To simplify things for developers, the Agiloft tool provides an integration template to bring in machine learning models from Amazon SageMaker and Google TensorFlow so developers can build their own custom AI tools on Agiloft's no-code platform, Earl said.
Agiloft's AI engine also integrates with Google Translate to enable users to translate new or changed field labels from any language supported to any other language. It also features Microsoft Dynamics integration, which joins Agiloft's integrations with applications such as Salesforce, Jira and Microsoft Office to automate processes across enterprise departments.
In addition, the Agiloft tool has integration to Amazon's Alexa AI assistant that uses voice commands to boost productivity and allow hands-free connectivity with the Agiloft platform, Earl said. With this integration users can interface with Agiloft directly, including search, reading, or editing fields and records, as well as counting.
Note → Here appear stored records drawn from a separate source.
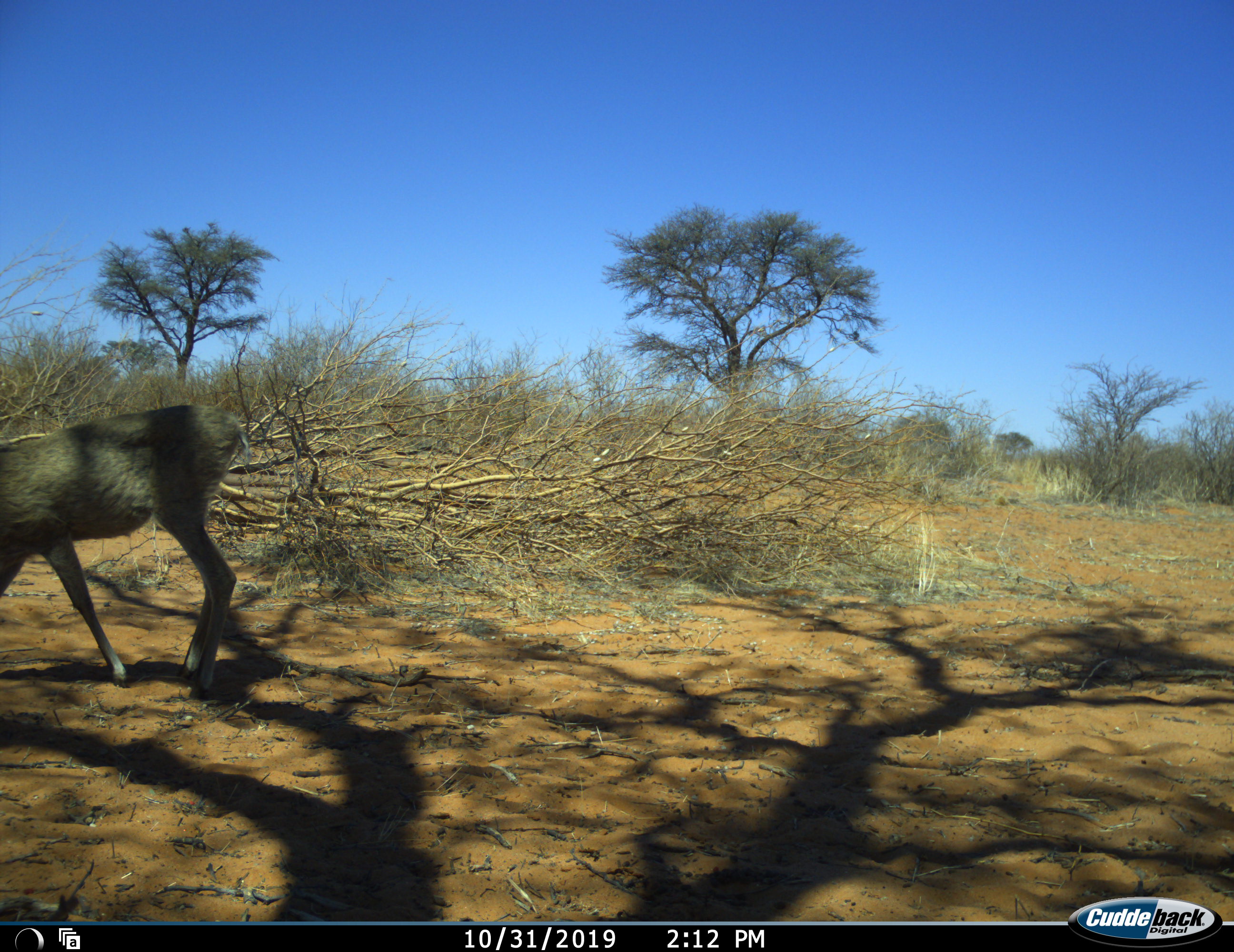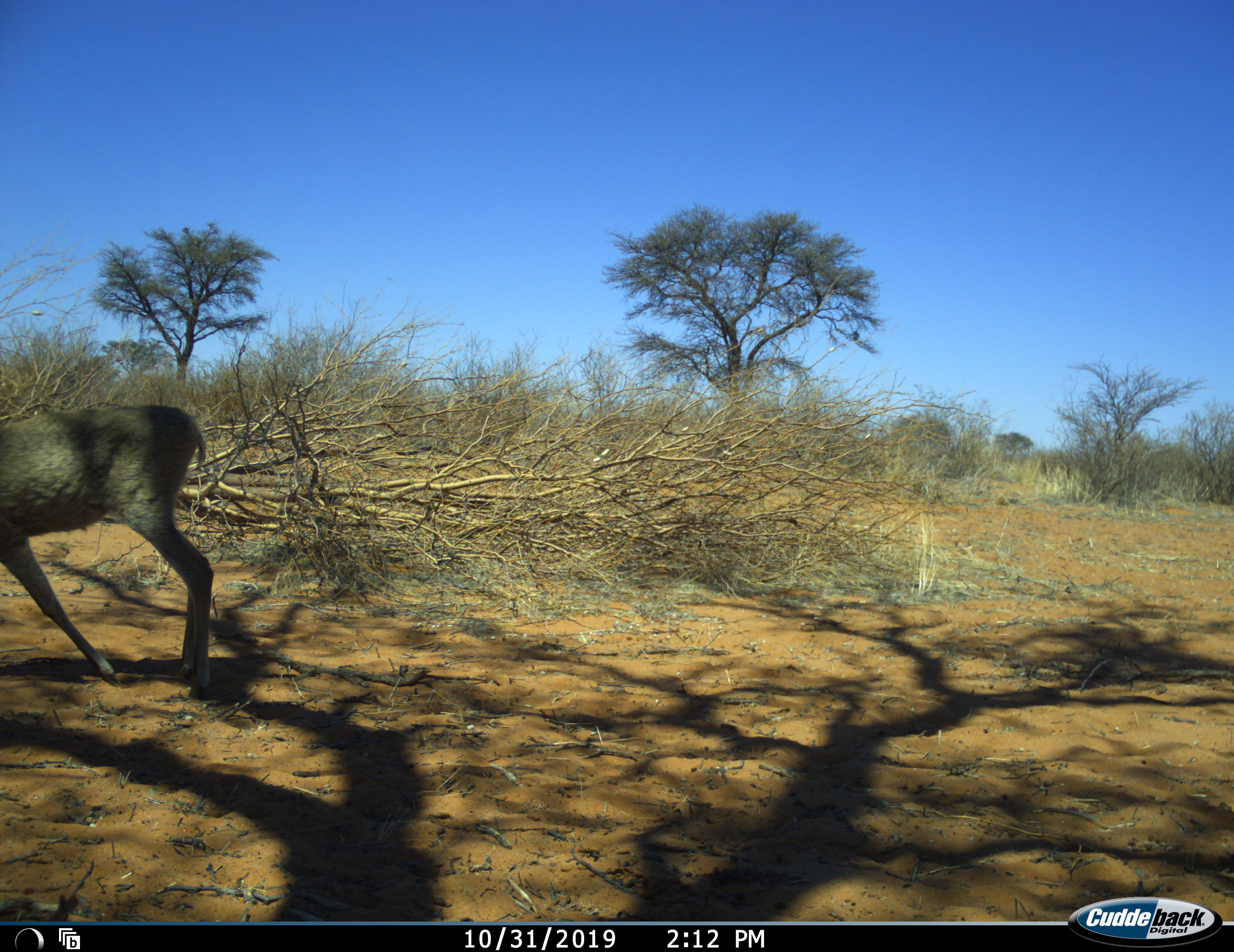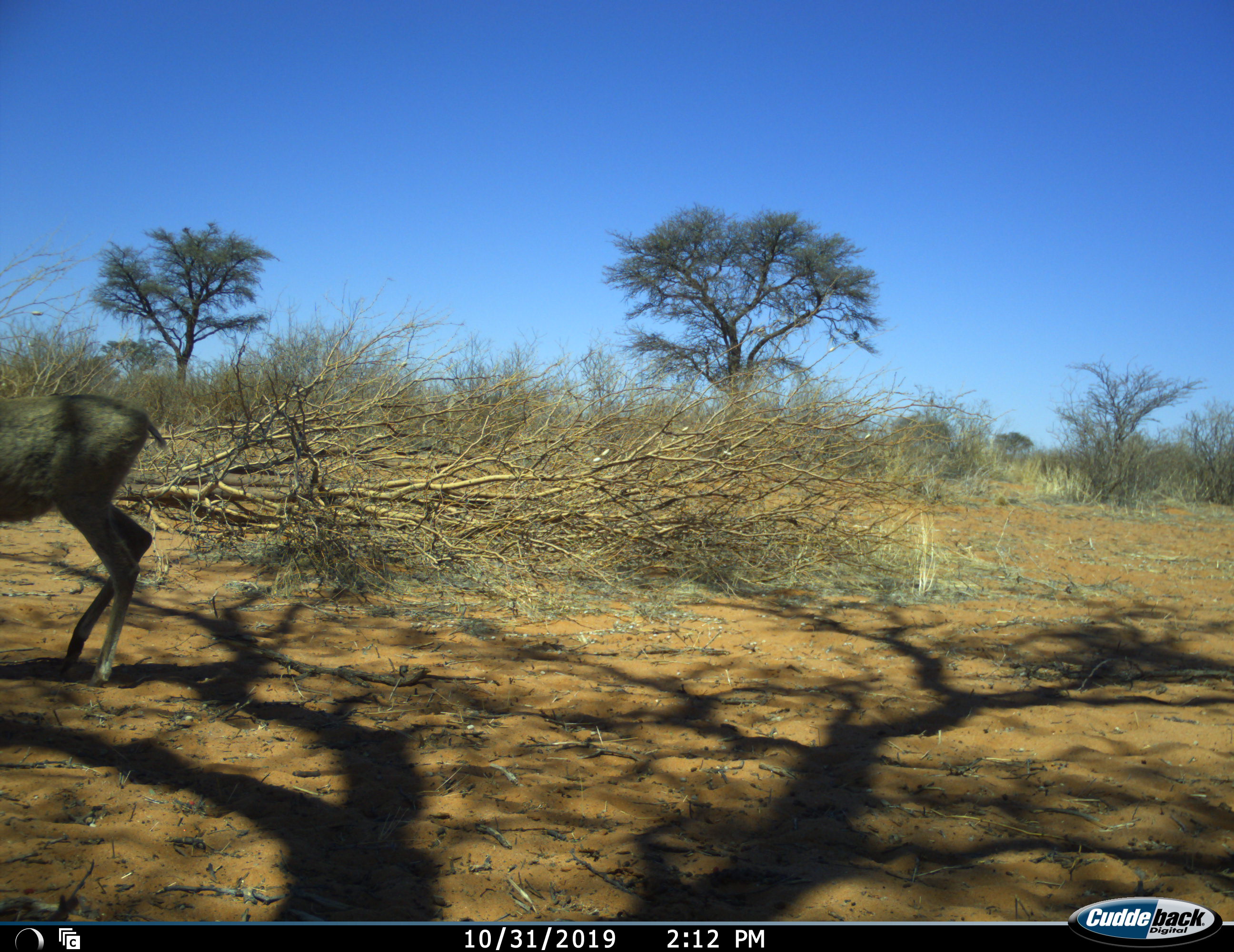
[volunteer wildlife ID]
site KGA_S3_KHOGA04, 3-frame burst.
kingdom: Animalia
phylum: Chordata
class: Mammalia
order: Artiodactyla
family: Bovidae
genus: Sylvicapra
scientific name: Sylvicapra grimmia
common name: common duiker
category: duikercommongrey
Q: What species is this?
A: Duikercommongrey (common duiker) (Sylvicapra grimmia).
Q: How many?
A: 1.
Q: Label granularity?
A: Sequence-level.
And the openness of the system enables developers to add their own custom tools as needed.
Using the platform
Paul Gamble, contract administrator at Inland Technologies, in Truro, Nova Scotia, which is an Agiloft customer, said he believes the new AI engine could be useful to his company's contract management capabilities, particularly in terms of risk assessment.
"Having the system learn our standard terms in our contracts, comparing those with another contract that comes in or comparing those two like a contract where we can we can measure the risk or have the system measure the risk on that I think is something that we will probably ... use actually," Gamble said.
Paul GambleContract administrator, Inland Technologies
The company's interest in Agiloft stemmed from its need for a CLM system with the easiest and most friendly user interface, he said.
Before using Agiloft, Inland Technologies wrote up its contracts manually and stored them in binders in file cabinets.
"What Agiloft does for us is it allows us to store our contracts for one in a centralized location where people can access them from wherever they are because it's a web-based system," Gamble said. "We also use it for the approval workflow to get contracts approved and keep all of that approval information in the database."
In addition, the ease of use of the Agiloft no-code platform enables Gamble, a nonprogrammer, to work on applications.
"What we found was the Agiloft user interface seems the most user-friendly, but the big thing is the ability to customize it for whatever we need," he said. "I can generally do everything myself without having to get those [IT] guys to do something for me."